:: Explore the material ::
#1 In the passage about Chen Guangcheng, reproduce the stretch from "I’ve known Chen" through "his hospital bed.", substituting "crying" for "weeping".
#2 According to the passage about Chen Guangcheng, on whose plane does Chen hope he and his family can leave for the U.S.?

─── Source document ───

We don’t know what went on behind closed doors, but at this point it appears that the United States has shamefully let down Chen Guangcheng, the blind Chinese dissident who escaped house arrest and made it to the U.S. Embassy. Melinda Liu has a chilling report on the Daily Beast:

I’ve known Chen Guangcheng for more than a decade—he’s been through intimidation, beatings, jail, and extralegal house arrest—but through it all I never sensed he was scared. Now he’s scared. Chen, whose case has escalated into a bilateral crisis that threatens to dominate Secretary of State Hillary Clinton’s visit to Beijing this week, was weeping as he talked to me over the phone from his hospital bed.

Chen says he now wants to leave China as soon as possible: “My fervent hope is that it would be possible for me and my family to leave for the U.S. on Hillary Clinton’s plane.”

─── Exercise data ───

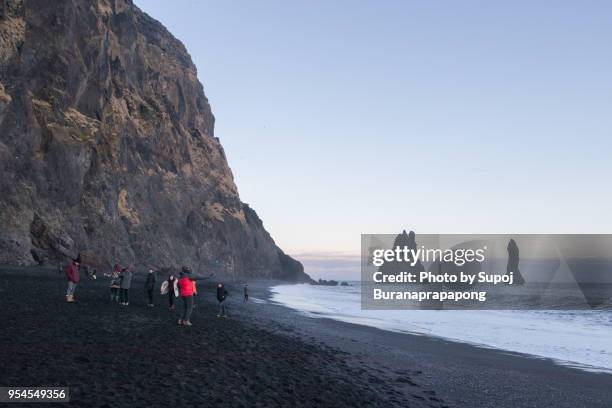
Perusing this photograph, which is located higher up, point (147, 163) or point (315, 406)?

───

:: Answers given ::
#1
I’ve known Chen Guangcheng for more than a decade—he’s been through intimidation, beatings, jail, and extralegal house arrest—but through it all I never sensed he was scared. Now he’s scared. Chen, whose case has escalated into a bilateral crisis that threatens to dominate Secretary of State Hillary Clinton’s visit to Beijing this week, was crying as he talked to me over the phone from his hospital bed.

#2 Hillary Clinton's plane.